Beitrag von Stefan Filip und Bernd Thier (Bayern) WMF-Nr. 10453 (= Menzel Nr. 384.1 und zu Nr. 385)
Heinrich Helmer, Ziegelei Almai, gegr. 1866 in Almai (Allmai) bei Kempten im Allgäu in Bayern

VS: MARKE | 6 (im Schnurkreis) | KREUZER (im Perlkreis im Stabrand)
RS: ZIEGELEI ALMAI | Heinr. | Helmer | Zierstrich | ∗ (im Perlkreis im Stabrand)
rund / Messing / ø 20,7 mm / Wendeprägung
Markentyp: Wertmarke
Hersteller: unbekannt (möglicherweise L. Chr. Lauer, Nürnberg)
Datierung: 1866/1867, verwendet bis 1871/1873 oder 1876
Sammlung: SF
Literatur: Menzel (digitale Ausgabe 2022): Nr. 384.1; WMF (Hefte): /
Im Katalog von Peter Menzel (2022) werden unter den Nummern 384.1 und 385 .1-2 drei Marken einer Ziegelei von H. (bzw.

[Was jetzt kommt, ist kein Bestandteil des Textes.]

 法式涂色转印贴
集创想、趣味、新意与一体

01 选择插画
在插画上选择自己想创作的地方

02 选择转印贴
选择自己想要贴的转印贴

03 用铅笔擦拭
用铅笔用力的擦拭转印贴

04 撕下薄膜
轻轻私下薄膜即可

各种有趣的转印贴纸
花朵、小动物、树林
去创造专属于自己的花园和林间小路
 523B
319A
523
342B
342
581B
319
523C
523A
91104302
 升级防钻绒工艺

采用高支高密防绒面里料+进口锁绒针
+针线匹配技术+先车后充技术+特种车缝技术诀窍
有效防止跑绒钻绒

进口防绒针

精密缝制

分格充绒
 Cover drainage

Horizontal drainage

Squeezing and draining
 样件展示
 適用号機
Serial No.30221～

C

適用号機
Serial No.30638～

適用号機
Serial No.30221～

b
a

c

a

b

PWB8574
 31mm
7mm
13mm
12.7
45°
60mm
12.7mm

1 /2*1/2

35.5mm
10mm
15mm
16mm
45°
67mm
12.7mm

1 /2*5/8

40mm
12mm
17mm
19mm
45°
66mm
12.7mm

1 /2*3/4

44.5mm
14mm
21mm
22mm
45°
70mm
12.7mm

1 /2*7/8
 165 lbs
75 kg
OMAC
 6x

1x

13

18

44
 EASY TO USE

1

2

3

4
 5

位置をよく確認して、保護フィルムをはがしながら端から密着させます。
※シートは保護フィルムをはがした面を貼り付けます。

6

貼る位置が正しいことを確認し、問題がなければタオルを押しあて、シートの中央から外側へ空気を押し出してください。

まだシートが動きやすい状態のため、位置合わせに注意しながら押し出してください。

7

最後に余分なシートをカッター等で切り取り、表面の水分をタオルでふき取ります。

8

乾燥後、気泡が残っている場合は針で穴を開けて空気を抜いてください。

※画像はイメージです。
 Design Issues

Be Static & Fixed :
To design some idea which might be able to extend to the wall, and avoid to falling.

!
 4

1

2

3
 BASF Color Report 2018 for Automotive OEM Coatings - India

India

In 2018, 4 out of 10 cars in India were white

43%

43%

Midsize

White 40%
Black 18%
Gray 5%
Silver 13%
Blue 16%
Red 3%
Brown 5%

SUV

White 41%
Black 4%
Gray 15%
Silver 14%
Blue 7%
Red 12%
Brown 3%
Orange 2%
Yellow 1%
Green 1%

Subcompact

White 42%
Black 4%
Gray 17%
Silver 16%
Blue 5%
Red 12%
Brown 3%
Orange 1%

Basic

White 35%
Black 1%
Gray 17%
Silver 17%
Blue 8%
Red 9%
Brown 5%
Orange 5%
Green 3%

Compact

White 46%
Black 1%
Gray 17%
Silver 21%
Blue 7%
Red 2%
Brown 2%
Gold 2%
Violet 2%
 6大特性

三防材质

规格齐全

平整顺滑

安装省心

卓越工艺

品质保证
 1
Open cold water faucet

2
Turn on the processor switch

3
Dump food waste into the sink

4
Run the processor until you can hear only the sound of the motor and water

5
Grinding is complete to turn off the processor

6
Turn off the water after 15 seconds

Heinr.) Helmer in Almai zu 1, 3 und 6 Kreuzern aus Messing erwähnt. Die genaue Lage des offenbar winzigen Ortes „Almai“ konnte damals allerdings nicht aufgelöst werden.
Bereits 1990 wurde ein Exemplar im Numismatischen Nachrichtenblatt (Heft 9/1990, S. 238) unter „Unbekannten Marken“ vorgestellt, ein anderes Beispiel 2012 im gedruckten Heft des Wertmarkenforums (WMF, 18. Jg. Ausg. 2, S. 14, Nr. 7105).
Da sich zumindest ein prägefrisches Exemplar des 1-Kreuzer-Stückes ehemals in der Sammlung Horn befunden hat, in der u. a. die Präge-Restbestände der Prägeanstalt L. Chr. Lauer in Nürnberg vorhanden war, könnte die Herstellung dort erfolgt sein.
Neuere Recherchemöglichkeiten führten zu einer konkreten Spur des ehemaligen Ausgabeortes: Möglicherweise könnte es sich um den heutigen Stadtteil Stiftsallmay von Kempten im Allgäu handeln, in dem es früher auch eine Ziegelei gab. Und tatsächlich fand sich online im Adressbuch des Handelsregister des Königreichs Bayern von 1872 ein Heinrich Helmer als Gewerbetreibender in Almai bei Kempten.
Die Suche in digitalen Datenbanken historischer Tageszeitungen brachte dann konkrete Treffer und Hinweise:

Demnach eröffnete Heinrich Helmer im Mai 1866 in Almai bei Kempten eine Ziegelei, der wenige später eine weitere in Hiltesberg bei Sulzberg folgte. Bereits 1876 gingen die Betriebe in Konkurs, die Liegenschaften und Besitztümer wurden versteigert:

vom 24. Oktober 1876 (Nr. 247)
Da die Marken der Ziegelei in Almai noch die Kreuzer-Währung zeigen, wurden sie vor der Einführung der Mark im Deutschen Kaiserreich 1871 bzw. 1873 hergestellt, vermutlich direkt nach der Einrichtung der Ziegelei um 1866/1867. Unklar ist, ob die nach der Einführung der Mark weiterverwendet, oder bereits damals ungültig wurden. Möglicherweise dienten sie (ggf. teilweise) zur Entlohnung der Ziegeleiarbeiter im Rahmen des sogenannten „Trucksystems“ (von englisch to truck „eintauschen“). Diese Ende des 18. Jahrhunderts aufgekommene Entlohnung von Arbeitnehmern durch Waren, die beispielsweise Lebens- und Genussmittel sein können, insbesondere die Praxis, als Arbeitgeber seine Arbeitnehmer mit Waren aus der eigenen Produktion zu entlohnen oder in Form von Gutscheinen (oder eben Wertmarken), was zu dieser Zeit eigentlich bereits verboten (Quelle: WIKIPEDIA). Nach dem Konkurs der Ziegelei dürften sie spätestens 1876 außer Kurs gesetzt worden sein.